(Entries from a spatial question set)
============

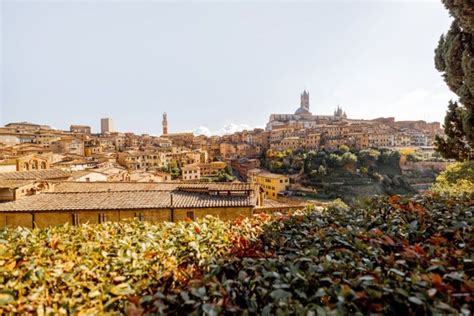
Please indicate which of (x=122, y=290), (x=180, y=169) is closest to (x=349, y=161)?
(x=180, y=169)

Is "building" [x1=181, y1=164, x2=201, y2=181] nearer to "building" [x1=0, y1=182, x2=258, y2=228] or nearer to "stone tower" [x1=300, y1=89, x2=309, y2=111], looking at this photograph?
"building" [x1=0, y1=182, x2=258, y2=228]

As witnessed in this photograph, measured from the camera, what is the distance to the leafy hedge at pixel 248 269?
178cm

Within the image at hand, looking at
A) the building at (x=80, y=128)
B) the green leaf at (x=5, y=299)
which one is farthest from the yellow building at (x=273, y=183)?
the building at (x=80, y=128)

============

_Task objective_
Rewrite all the entries above, swapping every "photograph" for "snapshot" and changing nothing else, and omit the pictures from your answer.

_Expected output_
Please indicate which of (x=122, y=290), (x=180, y=169) is closest to (x=349, y=161)?
(x=180, y=169)

Is "building" [x1=181, y1=164, x2=201, y2=181] nearer to "building" [x1=0, y1=182, x2=258, y2=228] or nearer to "stone tower" [x1=300, y1=89, x2=309, y2=111], looking at this snapshot?
"building" [x1=0, y1=182, x2=258, y2=228]

As witnessed in this snapshot, measured from the camera, what is the distance to the leafy hedge at pixel 248 269?
178cm

Within the image at hand, looking at
A) the building at (x=80, y=128)
B) the green leaf at (x=5, y=299)
which one is farthest from the yellow building at (x=273, y=183)?
the building at (x=80, y=128)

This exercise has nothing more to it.